#### GOAL OF THE EXERCISE
Reproduce the rows below verbatim, starting at the first line and ending at the line that contains "1984 centimetres", with both of those lines included.
RECORDED INFORMATION start
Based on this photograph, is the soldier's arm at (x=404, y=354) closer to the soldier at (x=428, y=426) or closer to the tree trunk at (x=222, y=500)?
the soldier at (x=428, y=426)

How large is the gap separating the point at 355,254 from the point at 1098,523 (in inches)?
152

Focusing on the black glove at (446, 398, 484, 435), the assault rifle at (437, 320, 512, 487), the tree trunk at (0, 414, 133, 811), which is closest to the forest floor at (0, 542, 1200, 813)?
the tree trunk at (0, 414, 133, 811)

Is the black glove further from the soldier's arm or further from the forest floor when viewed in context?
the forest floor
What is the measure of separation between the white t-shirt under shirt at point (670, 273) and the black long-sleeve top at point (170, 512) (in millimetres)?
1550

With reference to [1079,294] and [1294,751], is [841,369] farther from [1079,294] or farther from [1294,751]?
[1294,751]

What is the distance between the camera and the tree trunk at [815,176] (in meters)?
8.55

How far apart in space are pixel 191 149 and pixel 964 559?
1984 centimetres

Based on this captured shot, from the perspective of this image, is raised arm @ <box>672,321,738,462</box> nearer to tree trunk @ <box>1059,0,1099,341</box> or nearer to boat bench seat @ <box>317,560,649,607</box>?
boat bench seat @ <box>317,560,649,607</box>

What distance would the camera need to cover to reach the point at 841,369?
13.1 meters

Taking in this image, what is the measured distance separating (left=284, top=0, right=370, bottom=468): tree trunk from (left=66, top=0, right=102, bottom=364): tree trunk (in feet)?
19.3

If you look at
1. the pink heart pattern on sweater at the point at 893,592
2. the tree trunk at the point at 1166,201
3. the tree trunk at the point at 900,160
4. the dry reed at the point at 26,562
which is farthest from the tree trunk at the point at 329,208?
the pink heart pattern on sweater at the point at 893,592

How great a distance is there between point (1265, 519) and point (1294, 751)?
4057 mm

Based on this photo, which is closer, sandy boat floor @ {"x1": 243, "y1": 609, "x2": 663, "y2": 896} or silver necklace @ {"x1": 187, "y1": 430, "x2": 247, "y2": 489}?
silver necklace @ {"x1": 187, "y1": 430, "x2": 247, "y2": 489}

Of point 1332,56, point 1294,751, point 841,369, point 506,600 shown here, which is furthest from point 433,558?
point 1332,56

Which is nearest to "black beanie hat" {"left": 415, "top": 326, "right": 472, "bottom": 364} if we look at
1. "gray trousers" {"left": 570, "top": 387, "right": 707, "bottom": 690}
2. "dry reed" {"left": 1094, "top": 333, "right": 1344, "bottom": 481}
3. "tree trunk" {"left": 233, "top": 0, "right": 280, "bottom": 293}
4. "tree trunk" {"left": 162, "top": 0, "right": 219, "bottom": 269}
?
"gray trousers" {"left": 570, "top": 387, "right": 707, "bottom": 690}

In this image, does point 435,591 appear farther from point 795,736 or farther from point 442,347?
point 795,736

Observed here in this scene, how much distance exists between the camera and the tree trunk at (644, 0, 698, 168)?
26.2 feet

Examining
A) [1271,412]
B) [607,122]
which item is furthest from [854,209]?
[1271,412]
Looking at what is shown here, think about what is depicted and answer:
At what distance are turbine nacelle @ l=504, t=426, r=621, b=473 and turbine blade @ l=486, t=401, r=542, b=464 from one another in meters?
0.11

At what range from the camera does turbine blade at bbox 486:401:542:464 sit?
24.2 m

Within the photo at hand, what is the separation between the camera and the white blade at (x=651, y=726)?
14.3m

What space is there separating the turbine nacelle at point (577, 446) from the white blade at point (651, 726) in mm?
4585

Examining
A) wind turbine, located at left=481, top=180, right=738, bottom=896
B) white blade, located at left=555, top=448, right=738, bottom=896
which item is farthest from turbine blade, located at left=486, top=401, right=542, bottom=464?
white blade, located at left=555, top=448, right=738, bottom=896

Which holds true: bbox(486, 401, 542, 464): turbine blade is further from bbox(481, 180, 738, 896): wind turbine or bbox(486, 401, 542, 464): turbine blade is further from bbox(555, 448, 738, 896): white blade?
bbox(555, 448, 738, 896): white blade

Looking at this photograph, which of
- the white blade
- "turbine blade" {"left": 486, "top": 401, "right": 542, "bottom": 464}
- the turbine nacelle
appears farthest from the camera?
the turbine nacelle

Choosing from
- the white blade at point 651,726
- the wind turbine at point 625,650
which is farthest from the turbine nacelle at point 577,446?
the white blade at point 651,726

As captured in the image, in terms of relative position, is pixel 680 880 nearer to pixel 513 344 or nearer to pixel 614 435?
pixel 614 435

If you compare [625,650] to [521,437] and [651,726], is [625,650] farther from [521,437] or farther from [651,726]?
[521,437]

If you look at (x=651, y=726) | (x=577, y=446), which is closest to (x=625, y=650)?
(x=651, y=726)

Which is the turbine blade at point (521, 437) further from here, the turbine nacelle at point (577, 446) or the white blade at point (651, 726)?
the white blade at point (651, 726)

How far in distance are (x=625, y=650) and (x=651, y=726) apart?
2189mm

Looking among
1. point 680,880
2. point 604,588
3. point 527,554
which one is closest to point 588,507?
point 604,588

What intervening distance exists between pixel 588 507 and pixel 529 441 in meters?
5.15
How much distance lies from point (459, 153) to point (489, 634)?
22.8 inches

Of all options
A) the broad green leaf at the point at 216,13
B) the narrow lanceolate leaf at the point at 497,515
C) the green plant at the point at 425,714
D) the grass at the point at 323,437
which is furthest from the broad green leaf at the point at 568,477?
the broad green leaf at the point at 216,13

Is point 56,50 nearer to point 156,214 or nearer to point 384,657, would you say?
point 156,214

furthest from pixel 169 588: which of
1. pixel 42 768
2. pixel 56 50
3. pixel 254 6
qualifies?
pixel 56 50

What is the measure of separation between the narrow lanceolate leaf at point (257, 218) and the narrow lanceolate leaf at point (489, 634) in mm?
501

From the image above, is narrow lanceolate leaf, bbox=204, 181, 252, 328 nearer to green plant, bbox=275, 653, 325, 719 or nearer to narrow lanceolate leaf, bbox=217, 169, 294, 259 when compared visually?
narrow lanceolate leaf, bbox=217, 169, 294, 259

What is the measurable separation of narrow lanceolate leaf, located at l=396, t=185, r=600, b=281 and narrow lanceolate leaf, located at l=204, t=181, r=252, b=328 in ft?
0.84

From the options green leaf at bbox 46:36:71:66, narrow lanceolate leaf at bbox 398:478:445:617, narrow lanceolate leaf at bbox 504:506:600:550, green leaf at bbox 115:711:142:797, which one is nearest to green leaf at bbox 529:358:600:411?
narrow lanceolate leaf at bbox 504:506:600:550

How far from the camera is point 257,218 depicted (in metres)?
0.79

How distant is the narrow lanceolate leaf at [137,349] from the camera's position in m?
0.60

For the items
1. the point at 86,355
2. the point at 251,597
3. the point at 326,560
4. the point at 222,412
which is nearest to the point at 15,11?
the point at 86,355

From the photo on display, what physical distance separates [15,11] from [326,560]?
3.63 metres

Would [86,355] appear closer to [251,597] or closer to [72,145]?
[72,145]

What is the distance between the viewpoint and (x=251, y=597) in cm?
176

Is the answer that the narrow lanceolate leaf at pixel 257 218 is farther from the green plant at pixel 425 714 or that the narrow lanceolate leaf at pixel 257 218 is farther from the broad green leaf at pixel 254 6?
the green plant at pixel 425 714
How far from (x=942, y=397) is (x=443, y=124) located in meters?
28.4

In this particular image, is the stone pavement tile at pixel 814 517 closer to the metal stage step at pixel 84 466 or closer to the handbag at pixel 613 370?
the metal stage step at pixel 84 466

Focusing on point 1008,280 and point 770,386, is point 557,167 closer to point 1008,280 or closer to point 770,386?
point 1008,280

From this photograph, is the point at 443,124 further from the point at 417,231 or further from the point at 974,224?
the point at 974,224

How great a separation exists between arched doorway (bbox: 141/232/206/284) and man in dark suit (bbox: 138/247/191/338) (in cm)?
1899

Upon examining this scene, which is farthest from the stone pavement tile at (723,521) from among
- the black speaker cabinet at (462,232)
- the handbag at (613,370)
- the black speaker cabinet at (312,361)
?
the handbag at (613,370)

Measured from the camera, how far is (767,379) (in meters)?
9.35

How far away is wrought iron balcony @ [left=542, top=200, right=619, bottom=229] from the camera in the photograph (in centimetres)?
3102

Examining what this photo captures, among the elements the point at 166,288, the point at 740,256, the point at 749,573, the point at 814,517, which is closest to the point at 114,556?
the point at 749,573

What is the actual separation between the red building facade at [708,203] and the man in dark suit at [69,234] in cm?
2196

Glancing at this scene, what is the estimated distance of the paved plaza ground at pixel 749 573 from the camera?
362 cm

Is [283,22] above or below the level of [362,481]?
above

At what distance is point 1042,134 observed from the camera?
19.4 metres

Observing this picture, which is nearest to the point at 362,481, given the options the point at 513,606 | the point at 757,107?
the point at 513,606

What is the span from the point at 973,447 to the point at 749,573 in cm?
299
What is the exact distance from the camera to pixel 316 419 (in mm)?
RECORDED INFORMATION end
#### WORKED ANSWER
Based on this photograph, is the soldier's arm at (x=404, y=354) closer to the soldier at (x=428, y=426) or closer to the tree trunk at (x=222, y=500)?
the soldier at (x=428, y=426)

How large is the gap separating the point at 355,254 from the point at 1098,523 (in inches)?
152

Focusing on the black glove at (446, 398, 484, 435), the assault rifle at (437, 320, 512, 487), the tree trunk at (0, 414, 133, 811), which is closest to the forest floor at (0, 542, 1200, 813)?
the tree trunk at (0, 414, 133, 811)

Is the black glove further from the soldier's arm or further from the forest floor when viewed in context?
the forest floor
What is the measure of separation between the white t-shirt under shirt at point (670, 273) and the black long-sleeve top at point (170, 512) (in millimetres)?
1550

With reference to [1079,294] and [1294,751], is [841,369] farther from [1079,294] or farther from [1294,751]?
[1294,751]

What is the distance between the camera and the tree trunk at [815,176] (in meters)?
8.55

How far apart in space are pixel 191 149 and pixel 964 559?
1984 centimetres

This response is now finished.